I have a method that mimics an unfair coin.我有一种模仿不公平硬币的方法。 You can pass in a percentage, and it tells you whether or not you succeeded by returning a boolean.您可以传入一个百分比,它会通过返回 boolean 来告诉您是否成功。 So if you call it with.25, it'll return true 25% of the time.所以如果你用.25 调用它,它会在 25% 的时间内返回true

I'm trying to figure out if I can use this function to create a weighted randomness function that works like this: There is a 25% chance it returns x, a 40% chance it returns y, and a 35% chance it returns z.我试图弄清楚我是否可以使用这个 function 来创建一个加权随机性 function,它的工作原理如下: There is a 25% chance it returns x, a 40% chance it returns y, and a 35% chance it returns z. This is just an example.这只是一个例子。 I would want the function to work for an unlimited amount of letters, but the percentages added together should equal 1.我希望 function 可以处理无限数量的字母,但加在一起的百分比应该等于 1。

The trick is, I want to be able to think about it the way I just described above.诀窍是,我希望能够按照我刚才描述的方式来思考它。 In other words:换句话说:

result = function ({.25, x}, {.4, y}, {.35, z})

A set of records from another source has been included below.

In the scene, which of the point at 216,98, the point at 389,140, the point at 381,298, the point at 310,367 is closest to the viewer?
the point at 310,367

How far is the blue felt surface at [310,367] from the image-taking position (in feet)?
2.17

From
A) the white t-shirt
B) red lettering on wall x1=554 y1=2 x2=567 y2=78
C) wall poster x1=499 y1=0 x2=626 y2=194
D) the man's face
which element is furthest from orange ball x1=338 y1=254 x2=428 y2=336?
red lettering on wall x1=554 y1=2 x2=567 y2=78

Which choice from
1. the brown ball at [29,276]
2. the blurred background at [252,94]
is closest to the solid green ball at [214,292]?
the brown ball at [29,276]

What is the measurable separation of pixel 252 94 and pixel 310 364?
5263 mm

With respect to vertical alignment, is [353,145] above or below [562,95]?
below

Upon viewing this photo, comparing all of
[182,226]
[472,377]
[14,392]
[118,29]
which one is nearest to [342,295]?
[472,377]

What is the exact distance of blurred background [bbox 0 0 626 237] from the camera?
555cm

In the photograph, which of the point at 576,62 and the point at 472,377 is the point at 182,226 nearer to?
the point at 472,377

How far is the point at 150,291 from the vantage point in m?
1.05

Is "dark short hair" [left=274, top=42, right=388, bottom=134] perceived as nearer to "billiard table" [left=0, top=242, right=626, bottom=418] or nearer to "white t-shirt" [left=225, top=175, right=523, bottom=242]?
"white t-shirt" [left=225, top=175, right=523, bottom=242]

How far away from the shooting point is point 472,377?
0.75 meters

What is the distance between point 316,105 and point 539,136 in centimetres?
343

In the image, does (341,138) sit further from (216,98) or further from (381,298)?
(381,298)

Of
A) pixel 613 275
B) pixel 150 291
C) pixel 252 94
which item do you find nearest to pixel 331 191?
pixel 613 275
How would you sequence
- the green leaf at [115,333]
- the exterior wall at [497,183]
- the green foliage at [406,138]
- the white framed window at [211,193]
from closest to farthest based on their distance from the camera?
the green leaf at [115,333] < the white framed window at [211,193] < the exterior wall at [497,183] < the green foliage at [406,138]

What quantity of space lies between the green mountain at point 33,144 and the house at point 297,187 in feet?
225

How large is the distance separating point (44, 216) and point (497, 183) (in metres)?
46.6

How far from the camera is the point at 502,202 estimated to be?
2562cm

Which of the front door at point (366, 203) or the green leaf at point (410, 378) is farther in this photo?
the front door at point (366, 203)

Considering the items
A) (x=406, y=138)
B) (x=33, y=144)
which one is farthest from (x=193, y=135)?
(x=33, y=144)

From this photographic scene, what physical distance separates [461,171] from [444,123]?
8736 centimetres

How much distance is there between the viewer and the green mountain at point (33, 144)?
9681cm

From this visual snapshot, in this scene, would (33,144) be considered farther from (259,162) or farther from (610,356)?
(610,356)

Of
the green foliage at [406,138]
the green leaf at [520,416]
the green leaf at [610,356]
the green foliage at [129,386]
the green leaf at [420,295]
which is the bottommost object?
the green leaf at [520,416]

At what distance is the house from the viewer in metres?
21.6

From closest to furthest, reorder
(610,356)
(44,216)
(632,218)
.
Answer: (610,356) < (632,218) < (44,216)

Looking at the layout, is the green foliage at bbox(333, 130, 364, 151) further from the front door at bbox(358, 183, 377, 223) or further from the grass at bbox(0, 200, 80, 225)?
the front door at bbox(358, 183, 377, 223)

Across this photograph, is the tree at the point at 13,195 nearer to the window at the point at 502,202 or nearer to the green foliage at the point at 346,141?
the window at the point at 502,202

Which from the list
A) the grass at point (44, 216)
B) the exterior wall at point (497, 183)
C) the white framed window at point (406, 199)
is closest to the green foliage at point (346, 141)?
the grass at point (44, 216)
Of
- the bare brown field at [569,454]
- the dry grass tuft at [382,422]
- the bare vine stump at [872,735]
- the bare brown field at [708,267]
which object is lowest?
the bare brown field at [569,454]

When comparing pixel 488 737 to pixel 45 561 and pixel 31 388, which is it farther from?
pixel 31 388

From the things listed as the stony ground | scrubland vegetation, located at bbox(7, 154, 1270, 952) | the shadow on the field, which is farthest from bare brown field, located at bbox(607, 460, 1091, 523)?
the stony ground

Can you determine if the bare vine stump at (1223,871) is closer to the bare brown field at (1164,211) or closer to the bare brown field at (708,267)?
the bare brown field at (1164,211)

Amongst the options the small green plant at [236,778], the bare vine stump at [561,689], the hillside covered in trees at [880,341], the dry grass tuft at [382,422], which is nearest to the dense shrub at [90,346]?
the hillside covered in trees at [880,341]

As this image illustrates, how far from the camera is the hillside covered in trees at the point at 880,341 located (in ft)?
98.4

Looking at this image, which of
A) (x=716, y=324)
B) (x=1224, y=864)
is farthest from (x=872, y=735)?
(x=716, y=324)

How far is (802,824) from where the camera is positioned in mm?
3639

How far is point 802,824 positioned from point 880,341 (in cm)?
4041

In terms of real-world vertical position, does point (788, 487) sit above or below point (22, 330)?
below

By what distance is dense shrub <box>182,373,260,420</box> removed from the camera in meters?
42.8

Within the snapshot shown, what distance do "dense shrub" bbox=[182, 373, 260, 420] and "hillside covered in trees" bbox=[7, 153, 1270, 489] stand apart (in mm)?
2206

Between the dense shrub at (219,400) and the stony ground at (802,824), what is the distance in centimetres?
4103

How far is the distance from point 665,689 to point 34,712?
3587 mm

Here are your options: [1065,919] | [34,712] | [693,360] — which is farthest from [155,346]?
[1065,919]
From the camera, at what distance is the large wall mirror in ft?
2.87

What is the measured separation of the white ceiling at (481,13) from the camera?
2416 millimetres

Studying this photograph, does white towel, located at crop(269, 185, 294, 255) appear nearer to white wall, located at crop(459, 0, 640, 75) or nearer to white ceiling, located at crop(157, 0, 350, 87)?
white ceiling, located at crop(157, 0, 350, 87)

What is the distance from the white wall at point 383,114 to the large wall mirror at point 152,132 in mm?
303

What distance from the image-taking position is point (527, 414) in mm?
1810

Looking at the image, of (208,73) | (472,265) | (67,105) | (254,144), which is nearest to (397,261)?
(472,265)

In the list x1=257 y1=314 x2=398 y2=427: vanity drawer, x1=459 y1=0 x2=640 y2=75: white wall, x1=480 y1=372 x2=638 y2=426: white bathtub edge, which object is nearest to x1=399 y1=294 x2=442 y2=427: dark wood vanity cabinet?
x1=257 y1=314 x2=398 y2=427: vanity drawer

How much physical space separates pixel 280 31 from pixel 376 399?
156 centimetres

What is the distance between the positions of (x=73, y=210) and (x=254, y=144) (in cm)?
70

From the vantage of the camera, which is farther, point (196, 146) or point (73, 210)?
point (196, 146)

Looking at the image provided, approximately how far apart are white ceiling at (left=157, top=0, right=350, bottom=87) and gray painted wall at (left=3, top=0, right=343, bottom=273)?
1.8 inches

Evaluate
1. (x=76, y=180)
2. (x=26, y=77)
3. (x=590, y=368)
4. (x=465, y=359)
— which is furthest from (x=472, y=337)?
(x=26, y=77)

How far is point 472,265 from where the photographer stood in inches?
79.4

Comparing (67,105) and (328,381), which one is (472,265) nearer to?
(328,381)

result should be x 25% of the time, and so on. result应该是 x 25% 的时间,依此类推。 Can I implement this function with my unfairCoin?我可以用我的不公平币实现这个 function 吗?


Here's how I worded it in a comment below.it might clarify what I'm asking for:这是我在下面的评论中的措辞。它可能会澄清我的要求:

Correct my logic if I'm making a mistake here, but let's say XY and Z all had.3333... Couldn't I use my unfair coin to pass in.3333... If that returns true, that means you get X as a result.如果我在这里犯了错误,请纠正我的逻辑,但是假设 XY 和 Z 都有。3333...我不能用我的不公平硬币来传递。3333...如果返回 true,那就意味着你得到了结果是 X。 If it returns false, call my unfair again with.5 if that returns true, return Y, otherwise return Z. If that is correct, I don't know how to get this working if the numbers AREN'T.3333 and if there's more than three如果返回 false,再次调用我的不公平。5 如果返回 true,则返回 Y,否则返回 Z。如果正确,如果数字 AREN'T.3333 并且如果有,我不知道如何使它工作三个以上

If you have coins with a known probability of heads如果你有已知正面概率的硬币

Assume you have a function unfairCoin(p) , which is a function that produces heads with a known probability p and tails otherwise.假设你有一个 function unfairCoin(p) ,这是一个 function 以已知概率p产生正面,否则产生反面。 For example, it could be implemented like this:例如,它可以这样实现:

function unfairCoin(p) {
   return Math.random() < p ? True : false;
}

Here is an algorithm that solves your problem given unfairCoin , assuming all the probabilities involved sum to 1:假设所有涉及的概率总和为 1,这是一个算法,可以解决您的问题给定unfairCoin

  1. Set cumu to 1.cumu设置为 1。
  2. For each item starting with the first:对于从第一个开始的每个项目:
    1. Get the probability associated with the chosen item (call it p ) and accept the item with probability p / cumu (eg, via unfairCoin(p / cumu) ).获取与所选项目相关的概率(称为p )并以概率p / cumu接受项目(例如,通过unfairCoin(p / cumu) )。 If the item is accepted, return that item.如果该项目被接受,则退回该项目。
    2. If the item was not accepted, subtract p from cumu .如果该项目未被接受,则从cumu中减去p

This algorithm's expected time complexity depends on the order of the probabilities.该算法的预期时间复杂度取决于概率的顺序。 In general, the algorithm's time complexity is linear, but if the probabilities are sorted in descending order, the expected time complexity is constant.一般来说,该算法的时间复杂度是线性的,但如果将概率按降序排序,则预期时间复杂度是恒定的。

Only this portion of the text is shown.